REPUBLIKA.CO.ID, JAKARTA -- Perusahaan konsultan profesional terintegrasi di bidang audit, pajak, dan business advisory RSM AAJ mengatakan, tak semua perusahaan harus melakukan pemutusan kontrak kerja karyawan (PHK) demi mempertahankan perusahaannya. Hal itu tergantung dari jenis industrinya.
Partner Corporate Finance and Transaction Support RSM AAJ Wijadi Tan menjelaskan, ada dua kondisi dalam industri. "Bila pabrik terus rugi, mau nggak mau diamputasi, namun kalau rugi tapi bisa diobati dengan aspek lain, berarti nggak perlu PHK," jelasnya, di Jakarta, Kamis, (27/8).

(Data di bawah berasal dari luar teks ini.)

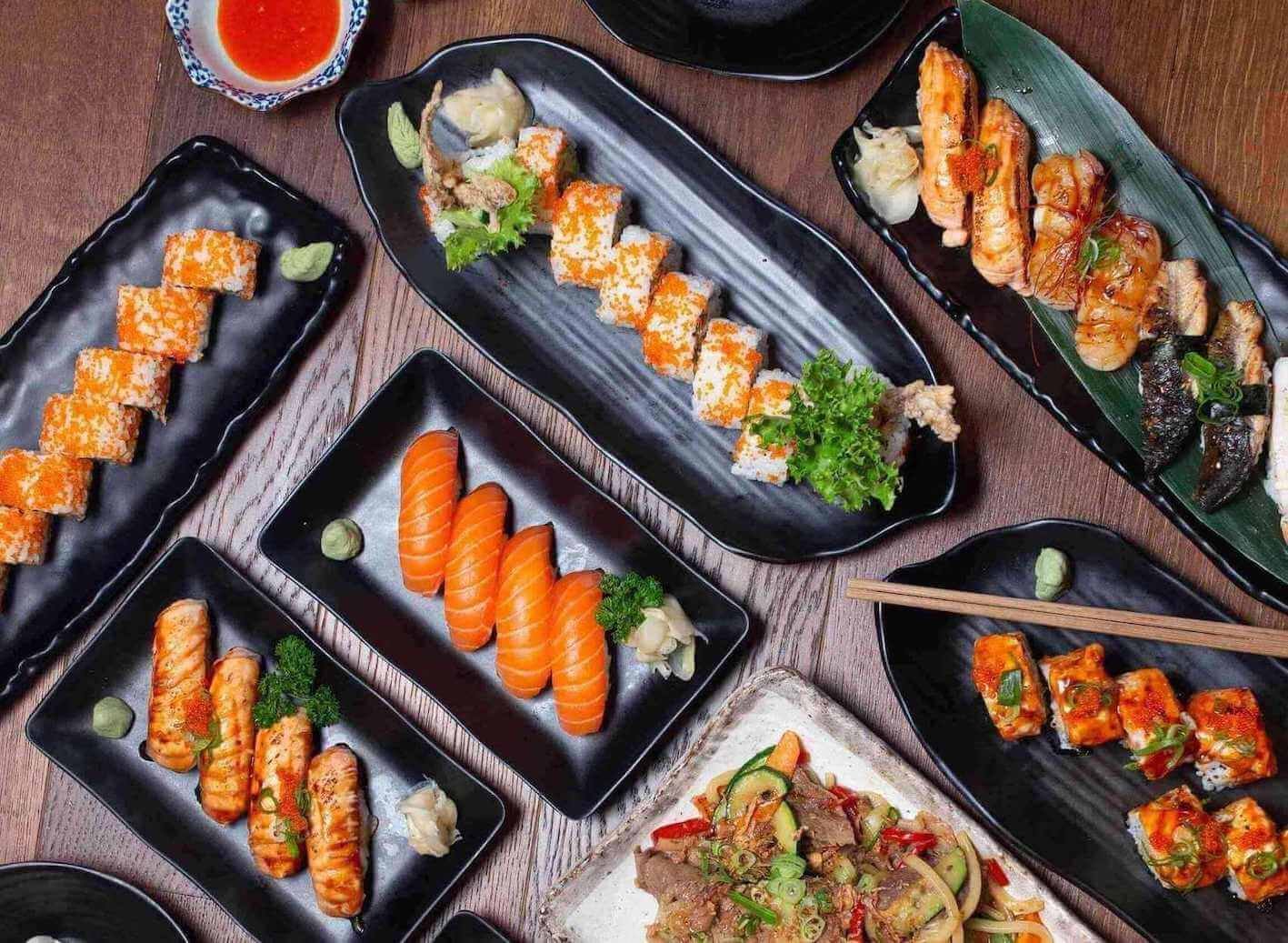 black plates of nigiri and sushi rolls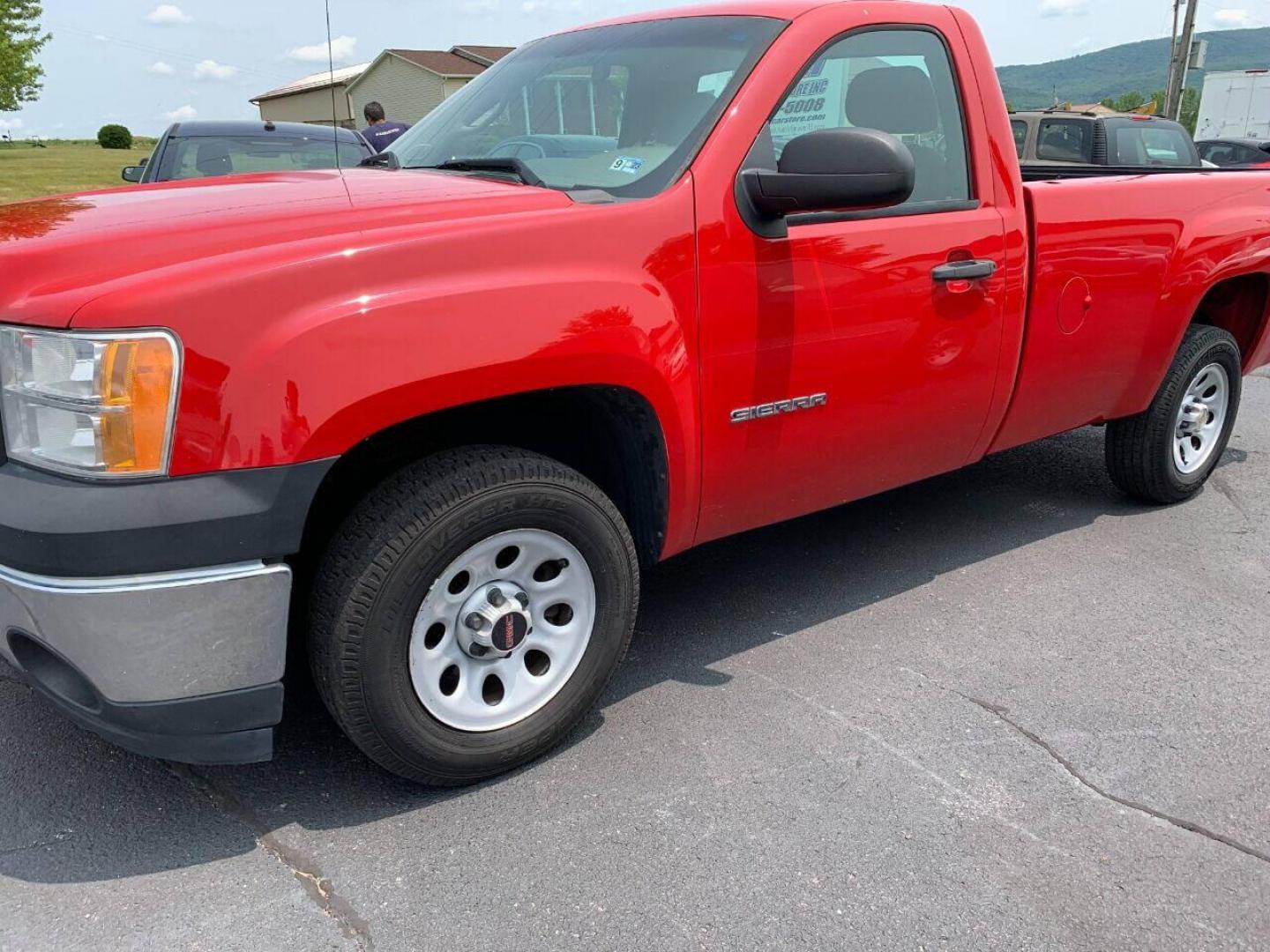 2013 Red GMC Sierra 1500 (1GTN1TEX1DZ) with an 4.3L V6 4.3L V6 engine, located at 4845 Woodbury Pike, Roaring Springs, PA, (814) 317-5008, (814) 317-5008, 40.250935, -78.366959 - Photo#0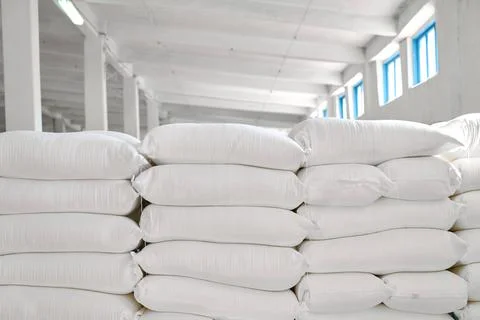 Storage facility for flour sacks showcasing organized stacks in a well-lit Stock Photos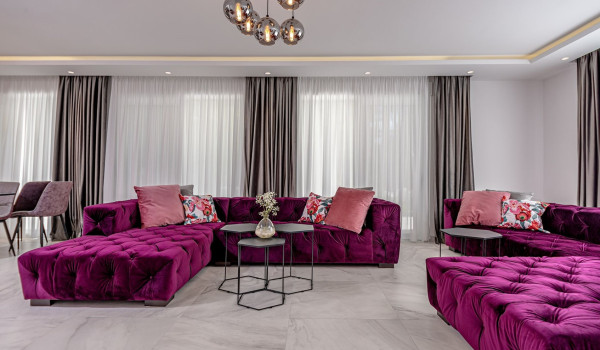 Seating area in the modern living room next to the dining room inside Croatian luxury holiday villa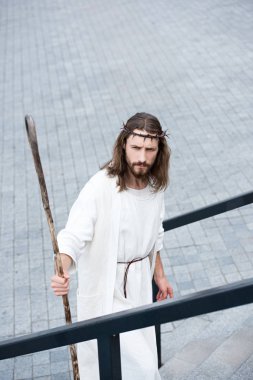 high angle view of Jesus in robe and crown of thorns standing on stairs with staff clipart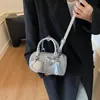 Bolsa de Mão de Moda Transfronteiriça com Laço Design Cilíndrico para Mulheres, Novo Estilo Verão 2026, Pingente de Espelho Personalizado, Bolsa de Ombro Único Transversal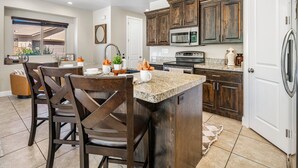 A kitchen with dark wooden cabinets, a granite countertop, and a central island with seating. - Coral Ridge 4144, Hot Tub, Bikes, Scooters, and near Coral Canyon Golf Course, SLP 12 (Washington)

Ia menegaskan, PHK tak bisa direkomendasikan untuk semua perusahaan, melainkan per kasus. Sebelumnya, Wijadi juga sudah menyebutkan beberapa strategi perusahaan menghadapi turbulensi ekonomi selain dengan pemecatan masal.
Menurutnya, saat ini Indonesia belum bisa dikatakan krisis. Kondisinya jauh lebih sehat dibandingkan 1998.
"NPL dan inflasi pun nggak kayak dulu, bank-bank juga lebih pruden, tapi jangan terlena," tuturnya. Ia mengatakan, kini Indonesia harus dapat berusaha sendiri untuk menumbuhkan perekonomiannya.
Wijadi menjelaskan, satu-satunya harapan untuk menstimulasi pertumbuhan ekonomi adalah dari spending pemerintah terutama untuk infrastruktur. Ia menyayangkan pula, Indonesia tak membangun industri manufakturnya sejak lama, sehingga sekarang kewalahan saat negara tujuan utama ekspornya (Cina) bermasalah.